介護施設 感染防止で高齢の親と面会できず 心配する声も 千葉

介護施設 感染防止で高齢の親と面会できず 心配する声も 千葉
新型コロナウイルスの感染を防ぐため高齢者が入所する多くの介護施設では家族などの面会が制限されていますが、長い間親と会えていない家族からは体調などを心配する声が上がっています。
千葉市の特別養護老人ホーム「稲毛こひつじ園」では新型コロナウイルスの感染拡大を防ぐため、2月中旬から入所者への面会を断っています。

千葉市に住む飯野三紀子さん(56)は、15年間自宅で介護を続けてきた母親の須長文子さん(92)が足の骨を折り自宅で過ごすのが難しくなったため、去年11月から施設に預け、週に1回面会に訪れていました。

しかし、この2か月間は施設の外で職員に薬などを預けるだけで直接会うことはできず、高齢の文子さんが体調の変化をきちんと伝えられているか心配しています。

そうした中、10日は職員のはからいで、文子さんが両脇を支えられながら3階の部屋のベランダに出ることができ、飯野さんは中庭から久しぶりに母親の顔を見ることができました。

飯野さんは「動いている姿が見られ安心しました。感染予防のためしっかり対応してもらいありがたいですが、元気な様子も確認したいし、複雑です。
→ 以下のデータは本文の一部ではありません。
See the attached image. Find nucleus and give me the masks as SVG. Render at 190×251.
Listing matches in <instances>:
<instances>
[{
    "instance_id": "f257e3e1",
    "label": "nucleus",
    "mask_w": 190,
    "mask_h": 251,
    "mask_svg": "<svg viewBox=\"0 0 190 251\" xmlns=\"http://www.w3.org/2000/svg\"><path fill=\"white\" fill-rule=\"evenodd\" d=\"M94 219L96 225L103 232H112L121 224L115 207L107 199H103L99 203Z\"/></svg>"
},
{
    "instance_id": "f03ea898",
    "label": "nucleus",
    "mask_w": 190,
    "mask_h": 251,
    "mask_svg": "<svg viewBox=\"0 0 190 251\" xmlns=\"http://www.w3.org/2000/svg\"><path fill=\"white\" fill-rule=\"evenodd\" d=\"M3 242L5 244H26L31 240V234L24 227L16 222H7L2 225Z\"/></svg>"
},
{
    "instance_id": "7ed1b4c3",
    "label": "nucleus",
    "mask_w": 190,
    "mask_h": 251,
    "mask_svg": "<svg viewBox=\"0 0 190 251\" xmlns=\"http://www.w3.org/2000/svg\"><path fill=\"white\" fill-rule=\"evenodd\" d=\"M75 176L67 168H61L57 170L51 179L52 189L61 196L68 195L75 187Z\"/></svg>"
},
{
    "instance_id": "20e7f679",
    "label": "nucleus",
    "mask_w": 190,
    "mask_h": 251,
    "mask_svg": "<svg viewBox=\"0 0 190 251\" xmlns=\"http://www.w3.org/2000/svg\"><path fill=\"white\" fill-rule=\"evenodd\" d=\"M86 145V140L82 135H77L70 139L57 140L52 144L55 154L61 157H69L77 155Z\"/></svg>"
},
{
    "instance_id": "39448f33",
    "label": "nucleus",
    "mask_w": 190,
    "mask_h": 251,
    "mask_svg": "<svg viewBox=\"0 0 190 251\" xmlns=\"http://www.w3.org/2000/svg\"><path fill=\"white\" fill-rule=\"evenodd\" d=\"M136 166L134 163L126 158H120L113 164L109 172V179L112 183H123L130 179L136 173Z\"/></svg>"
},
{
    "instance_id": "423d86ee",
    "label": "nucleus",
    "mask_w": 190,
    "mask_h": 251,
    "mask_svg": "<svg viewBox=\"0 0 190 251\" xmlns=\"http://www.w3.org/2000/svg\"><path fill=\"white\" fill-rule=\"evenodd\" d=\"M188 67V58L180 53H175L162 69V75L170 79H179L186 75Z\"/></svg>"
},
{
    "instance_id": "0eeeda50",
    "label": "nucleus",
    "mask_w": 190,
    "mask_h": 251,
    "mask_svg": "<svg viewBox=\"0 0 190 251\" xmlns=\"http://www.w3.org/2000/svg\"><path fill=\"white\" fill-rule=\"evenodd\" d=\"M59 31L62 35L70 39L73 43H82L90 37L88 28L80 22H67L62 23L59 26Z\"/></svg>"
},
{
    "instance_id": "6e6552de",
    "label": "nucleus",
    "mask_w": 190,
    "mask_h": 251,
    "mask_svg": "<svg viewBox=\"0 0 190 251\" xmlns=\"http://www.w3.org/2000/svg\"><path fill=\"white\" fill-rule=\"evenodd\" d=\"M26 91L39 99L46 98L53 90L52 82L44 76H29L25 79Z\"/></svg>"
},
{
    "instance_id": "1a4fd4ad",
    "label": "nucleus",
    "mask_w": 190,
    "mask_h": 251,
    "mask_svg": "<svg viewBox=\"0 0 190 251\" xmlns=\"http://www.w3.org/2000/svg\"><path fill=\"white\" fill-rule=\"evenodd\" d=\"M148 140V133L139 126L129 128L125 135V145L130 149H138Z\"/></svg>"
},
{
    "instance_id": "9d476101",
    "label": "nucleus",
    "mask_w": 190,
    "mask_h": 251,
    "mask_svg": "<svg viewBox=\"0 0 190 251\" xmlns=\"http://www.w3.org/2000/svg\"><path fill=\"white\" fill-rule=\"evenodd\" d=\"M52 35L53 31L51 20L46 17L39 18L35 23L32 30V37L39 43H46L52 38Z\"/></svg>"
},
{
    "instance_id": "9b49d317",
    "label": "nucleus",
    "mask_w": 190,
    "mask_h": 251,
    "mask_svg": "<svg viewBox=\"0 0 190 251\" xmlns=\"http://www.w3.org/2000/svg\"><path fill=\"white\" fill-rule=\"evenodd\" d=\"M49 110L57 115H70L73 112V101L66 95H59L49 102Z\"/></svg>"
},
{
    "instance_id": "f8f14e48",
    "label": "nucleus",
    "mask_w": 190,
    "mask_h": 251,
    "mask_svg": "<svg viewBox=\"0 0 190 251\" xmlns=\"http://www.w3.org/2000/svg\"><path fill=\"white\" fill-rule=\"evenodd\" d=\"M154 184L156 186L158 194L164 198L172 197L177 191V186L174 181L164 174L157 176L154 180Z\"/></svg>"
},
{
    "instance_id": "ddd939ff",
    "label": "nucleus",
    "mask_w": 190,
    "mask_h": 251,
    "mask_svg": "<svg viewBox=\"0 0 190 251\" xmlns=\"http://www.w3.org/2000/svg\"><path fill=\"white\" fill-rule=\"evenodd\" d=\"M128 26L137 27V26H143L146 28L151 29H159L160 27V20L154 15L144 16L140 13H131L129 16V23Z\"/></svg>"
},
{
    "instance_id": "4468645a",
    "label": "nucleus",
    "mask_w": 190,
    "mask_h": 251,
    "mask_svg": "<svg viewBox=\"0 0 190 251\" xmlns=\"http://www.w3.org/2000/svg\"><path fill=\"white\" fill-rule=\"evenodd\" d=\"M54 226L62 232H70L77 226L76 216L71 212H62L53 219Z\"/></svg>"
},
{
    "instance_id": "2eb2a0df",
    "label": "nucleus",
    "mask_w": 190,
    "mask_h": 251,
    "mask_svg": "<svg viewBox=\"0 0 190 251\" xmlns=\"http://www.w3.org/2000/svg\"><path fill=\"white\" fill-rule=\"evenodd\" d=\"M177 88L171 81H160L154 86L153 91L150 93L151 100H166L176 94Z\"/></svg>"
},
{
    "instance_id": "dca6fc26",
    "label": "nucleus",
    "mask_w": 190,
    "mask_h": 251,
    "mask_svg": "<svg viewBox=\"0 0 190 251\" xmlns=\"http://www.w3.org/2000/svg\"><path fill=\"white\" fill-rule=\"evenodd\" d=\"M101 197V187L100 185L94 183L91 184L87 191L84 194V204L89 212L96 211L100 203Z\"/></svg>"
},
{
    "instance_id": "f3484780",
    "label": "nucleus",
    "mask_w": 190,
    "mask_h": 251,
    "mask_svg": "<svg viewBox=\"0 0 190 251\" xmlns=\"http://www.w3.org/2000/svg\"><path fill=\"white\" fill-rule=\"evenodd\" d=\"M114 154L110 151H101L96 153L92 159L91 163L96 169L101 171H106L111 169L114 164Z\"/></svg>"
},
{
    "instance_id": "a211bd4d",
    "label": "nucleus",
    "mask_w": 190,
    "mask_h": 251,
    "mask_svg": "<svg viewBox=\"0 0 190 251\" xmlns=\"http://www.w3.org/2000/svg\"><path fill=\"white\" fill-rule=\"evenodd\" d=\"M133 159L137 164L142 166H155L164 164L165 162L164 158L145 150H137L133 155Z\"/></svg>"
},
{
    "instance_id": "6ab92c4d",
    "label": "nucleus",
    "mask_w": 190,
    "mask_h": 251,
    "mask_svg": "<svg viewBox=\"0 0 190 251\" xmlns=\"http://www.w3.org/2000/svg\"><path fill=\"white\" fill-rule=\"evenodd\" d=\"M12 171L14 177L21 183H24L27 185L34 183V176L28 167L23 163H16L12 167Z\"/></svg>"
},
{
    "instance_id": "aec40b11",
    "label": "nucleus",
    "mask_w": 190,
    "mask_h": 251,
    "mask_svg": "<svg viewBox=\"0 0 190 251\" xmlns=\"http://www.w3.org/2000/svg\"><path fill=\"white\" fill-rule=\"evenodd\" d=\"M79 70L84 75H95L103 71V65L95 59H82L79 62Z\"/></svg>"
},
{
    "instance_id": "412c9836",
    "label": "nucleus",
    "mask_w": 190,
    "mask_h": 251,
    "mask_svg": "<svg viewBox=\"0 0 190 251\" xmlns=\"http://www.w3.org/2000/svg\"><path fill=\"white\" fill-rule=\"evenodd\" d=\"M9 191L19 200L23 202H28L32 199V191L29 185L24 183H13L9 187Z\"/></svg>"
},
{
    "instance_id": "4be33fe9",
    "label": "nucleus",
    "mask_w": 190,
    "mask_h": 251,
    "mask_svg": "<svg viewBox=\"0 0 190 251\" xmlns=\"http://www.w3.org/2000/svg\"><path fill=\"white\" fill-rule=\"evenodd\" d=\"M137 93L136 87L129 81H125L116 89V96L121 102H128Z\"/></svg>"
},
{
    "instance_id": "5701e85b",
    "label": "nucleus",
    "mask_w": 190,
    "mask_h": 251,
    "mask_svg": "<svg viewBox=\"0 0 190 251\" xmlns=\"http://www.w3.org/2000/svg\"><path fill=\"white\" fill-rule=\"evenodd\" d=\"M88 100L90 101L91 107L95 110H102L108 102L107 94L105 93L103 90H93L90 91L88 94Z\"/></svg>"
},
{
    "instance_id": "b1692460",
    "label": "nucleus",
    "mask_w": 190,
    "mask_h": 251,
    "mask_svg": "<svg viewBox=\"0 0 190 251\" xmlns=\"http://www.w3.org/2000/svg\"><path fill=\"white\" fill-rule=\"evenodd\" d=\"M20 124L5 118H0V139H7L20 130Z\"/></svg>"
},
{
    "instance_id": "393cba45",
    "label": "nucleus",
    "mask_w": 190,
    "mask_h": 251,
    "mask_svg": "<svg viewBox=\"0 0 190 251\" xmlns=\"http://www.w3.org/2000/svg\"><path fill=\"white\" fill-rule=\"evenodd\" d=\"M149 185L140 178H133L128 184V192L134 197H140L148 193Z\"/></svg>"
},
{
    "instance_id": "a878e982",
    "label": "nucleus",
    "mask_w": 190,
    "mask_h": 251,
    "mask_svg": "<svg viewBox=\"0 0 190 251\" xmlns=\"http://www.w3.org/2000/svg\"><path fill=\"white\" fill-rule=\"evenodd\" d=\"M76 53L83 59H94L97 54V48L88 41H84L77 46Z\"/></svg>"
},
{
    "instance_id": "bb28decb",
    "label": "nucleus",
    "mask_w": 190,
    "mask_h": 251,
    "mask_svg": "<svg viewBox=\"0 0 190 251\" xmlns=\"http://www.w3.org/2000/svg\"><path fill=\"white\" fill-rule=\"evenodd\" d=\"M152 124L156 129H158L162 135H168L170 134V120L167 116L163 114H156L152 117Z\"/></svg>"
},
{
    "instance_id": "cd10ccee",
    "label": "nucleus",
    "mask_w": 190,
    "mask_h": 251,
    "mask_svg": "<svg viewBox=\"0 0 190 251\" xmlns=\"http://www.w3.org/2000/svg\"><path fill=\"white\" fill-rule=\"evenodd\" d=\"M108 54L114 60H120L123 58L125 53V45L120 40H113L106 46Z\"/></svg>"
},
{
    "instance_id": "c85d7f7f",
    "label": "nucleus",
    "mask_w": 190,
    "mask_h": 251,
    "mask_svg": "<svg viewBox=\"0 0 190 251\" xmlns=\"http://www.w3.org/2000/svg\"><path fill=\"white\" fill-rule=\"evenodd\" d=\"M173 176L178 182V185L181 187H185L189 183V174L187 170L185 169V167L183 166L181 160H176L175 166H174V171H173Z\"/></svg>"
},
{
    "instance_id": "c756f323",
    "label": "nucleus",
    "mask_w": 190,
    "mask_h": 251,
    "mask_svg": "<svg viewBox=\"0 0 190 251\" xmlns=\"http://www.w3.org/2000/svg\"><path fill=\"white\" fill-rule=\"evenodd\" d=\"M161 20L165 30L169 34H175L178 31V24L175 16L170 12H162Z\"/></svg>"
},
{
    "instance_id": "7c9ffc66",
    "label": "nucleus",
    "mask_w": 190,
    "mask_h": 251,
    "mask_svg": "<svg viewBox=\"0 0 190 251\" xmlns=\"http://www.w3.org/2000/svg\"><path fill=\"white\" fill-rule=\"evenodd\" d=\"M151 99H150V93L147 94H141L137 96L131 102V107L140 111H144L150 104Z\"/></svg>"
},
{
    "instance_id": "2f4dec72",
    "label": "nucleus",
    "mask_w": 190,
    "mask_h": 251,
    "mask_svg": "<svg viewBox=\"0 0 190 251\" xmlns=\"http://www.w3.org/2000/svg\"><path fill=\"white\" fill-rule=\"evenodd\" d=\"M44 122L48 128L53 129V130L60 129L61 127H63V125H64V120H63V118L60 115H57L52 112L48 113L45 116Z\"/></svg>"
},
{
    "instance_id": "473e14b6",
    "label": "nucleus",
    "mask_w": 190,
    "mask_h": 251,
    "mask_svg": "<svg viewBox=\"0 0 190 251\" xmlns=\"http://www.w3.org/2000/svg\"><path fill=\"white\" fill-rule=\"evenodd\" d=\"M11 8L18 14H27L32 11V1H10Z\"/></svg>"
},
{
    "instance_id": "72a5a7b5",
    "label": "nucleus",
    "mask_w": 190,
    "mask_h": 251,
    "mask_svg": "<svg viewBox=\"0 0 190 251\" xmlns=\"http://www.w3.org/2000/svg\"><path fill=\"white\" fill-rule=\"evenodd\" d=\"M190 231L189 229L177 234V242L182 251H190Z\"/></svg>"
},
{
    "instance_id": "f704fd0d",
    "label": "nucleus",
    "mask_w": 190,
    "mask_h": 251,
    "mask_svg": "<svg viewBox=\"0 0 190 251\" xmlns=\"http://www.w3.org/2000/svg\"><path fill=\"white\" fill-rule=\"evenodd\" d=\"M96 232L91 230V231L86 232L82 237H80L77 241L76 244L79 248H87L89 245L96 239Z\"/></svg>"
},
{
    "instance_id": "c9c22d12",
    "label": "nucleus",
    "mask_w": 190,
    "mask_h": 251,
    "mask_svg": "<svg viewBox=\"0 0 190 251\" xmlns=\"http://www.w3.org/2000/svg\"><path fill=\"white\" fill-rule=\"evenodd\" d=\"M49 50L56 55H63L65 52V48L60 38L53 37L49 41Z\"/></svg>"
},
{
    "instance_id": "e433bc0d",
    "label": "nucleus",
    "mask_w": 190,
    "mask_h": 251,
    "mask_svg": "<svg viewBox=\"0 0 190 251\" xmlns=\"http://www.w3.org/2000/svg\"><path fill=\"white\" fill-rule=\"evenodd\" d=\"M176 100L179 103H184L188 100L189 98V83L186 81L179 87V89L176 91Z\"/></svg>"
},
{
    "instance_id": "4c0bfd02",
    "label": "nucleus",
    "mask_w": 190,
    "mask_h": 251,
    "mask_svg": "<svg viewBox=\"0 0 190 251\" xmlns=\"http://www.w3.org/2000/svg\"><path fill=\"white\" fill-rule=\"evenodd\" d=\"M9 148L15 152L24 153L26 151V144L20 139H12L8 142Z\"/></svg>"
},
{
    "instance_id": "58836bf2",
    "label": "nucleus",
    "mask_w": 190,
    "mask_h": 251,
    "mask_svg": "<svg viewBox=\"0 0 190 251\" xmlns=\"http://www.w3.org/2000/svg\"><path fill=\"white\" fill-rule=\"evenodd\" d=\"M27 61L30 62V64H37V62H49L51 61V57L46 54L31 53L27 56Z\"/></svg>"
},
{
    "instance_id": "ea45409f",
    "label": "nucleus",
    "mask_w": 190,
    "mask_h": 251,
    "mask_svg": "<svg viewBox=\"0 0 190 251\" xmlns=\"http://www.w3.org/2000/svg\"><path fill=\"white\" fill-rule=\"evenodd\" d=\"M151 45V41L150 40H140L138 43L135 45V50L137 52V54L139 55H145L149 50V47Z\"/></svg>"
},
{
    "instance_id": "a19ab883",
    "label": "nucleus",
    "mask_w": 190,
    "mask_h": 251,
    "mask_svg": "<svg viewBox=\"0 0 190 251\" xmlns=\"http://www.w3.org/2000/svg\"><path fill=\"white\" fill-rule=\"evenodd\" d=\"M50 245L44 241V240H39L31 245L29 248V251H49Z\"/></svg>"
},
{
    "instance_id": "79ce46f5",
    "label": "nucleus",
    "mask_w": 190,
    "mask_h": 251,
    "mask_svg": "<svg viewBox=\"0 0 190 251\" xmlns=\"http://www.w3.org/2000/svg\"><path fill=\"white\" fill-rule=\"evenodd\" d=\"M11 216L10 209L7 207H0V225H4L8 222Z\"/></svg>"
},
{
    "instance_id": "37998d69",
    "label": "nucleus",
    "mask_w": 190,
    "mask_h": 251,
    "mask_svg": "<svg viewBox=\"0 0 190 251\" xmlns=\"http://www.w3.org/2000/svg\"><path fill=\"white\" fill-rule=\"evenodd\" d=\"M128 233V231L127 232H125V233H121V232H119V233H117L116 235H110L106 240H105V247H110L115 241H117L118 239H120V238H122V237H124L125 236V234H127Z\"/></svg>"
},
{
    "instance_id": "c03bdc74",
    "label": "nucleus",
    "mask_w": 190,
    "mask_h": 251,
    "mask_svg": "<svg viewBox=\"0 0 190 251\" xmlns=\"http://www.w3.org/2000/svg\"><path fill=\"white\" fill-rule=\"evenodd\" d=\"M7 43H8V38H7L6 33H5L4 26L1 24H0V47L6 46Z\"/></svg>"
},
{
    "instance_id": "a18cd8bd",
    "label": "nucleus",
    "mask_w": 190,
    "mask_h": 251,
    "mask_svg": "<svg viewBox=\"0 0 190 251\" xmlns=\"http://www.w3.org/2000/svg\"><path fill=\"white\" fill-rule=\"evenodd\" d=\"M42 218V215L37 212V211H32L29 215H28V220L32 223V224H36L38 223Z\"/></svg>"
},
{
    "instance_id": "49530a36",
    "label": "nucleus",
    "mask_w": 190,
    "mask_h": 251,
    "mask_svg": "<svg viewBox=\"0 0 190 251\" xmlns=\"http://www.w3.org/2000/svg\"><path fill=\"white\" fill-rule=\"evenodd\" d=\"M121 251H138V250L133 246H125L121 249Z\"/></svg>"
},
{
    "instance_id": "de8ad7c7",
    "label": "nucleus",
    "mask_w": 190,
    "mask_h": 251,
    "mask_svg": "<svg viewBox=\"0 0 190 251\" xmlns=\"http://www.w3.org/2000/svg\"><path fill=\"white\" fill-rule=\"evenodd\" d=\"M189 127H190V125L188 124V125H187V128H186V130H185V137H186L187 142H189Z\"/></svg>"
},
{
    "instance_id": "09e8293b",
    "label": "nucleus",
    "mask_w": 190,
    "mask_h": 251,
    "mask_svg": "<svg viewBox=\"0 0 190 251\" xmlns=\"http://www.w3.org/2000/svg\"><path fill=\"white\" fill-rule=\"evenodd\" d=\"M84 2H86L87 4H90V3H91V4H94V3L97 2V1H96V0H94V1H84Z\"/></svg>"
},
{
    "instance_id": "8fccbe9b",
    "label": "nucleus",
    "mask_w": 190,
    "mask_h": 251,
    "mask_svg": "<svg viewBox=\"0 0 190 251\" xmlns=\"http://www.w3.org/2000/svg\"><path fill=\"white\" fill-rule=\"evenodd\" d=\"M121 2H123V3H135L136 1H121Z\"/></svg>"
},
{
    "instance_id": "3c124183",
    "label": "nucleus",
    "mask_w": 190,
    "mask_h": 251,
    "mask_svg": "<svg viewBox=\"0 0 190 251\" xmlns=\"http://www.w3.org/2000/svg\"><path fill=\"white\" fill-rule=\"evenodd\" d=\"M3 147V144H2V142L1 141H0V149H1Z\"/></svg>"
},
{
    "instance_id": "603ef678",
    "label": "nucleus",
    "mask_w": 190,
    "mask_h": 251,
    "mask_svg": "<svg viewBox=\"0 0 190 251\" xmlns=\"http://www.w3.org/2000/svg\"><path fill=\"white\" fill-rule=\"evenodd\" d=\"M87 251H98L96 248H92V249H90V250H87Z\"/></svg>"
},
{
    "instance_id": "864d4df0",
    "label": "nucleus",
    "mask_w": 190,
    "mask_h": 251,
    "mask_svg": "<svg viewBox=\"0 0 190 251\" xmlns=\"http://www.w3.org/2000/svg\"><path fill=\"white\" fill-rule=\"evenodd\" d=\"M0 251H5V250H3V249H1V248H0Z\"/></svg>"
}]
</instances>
早く感染が終息して、母の体に触れたいです」と話していました。

勝山裕則施設長は「少しでも親の顔を見たいという声もありますが、集団感染が何より心配です。長い闘いになりそうですが入所者の方も職員も守っていきたい」と話していました。

千葉市 340施設に面会制限呼びかけ

高齢者や障害者などが入所する施設での面会については、厚労省がことし2月下旬新型コロナウイルスの感染を防ぐために緊急でやむをえない場合を除き、制限することを求める通知を自治体に出しています。

これを受け千葉市は市内の特別養護老人ホームなど高齢者が入所するおよそ340の施設に対し、家族などの面会を制限するよう呼びかけていますが、施設側からは「家族と会えずに精神的なストレスを感じる人も出てきて体調への影響が心配だ」といった相談が寄せられているということです。

千葉市の熊谷俊人市長は、9日の会見で「スマートフォンのテレビ電話を使って入所者に家族の顔を見ながら話をしてもらっている施設もある。家族とのつながりを感じてもらうため、ほかの施設にもそうした事例を紹介していきたい」と話していました。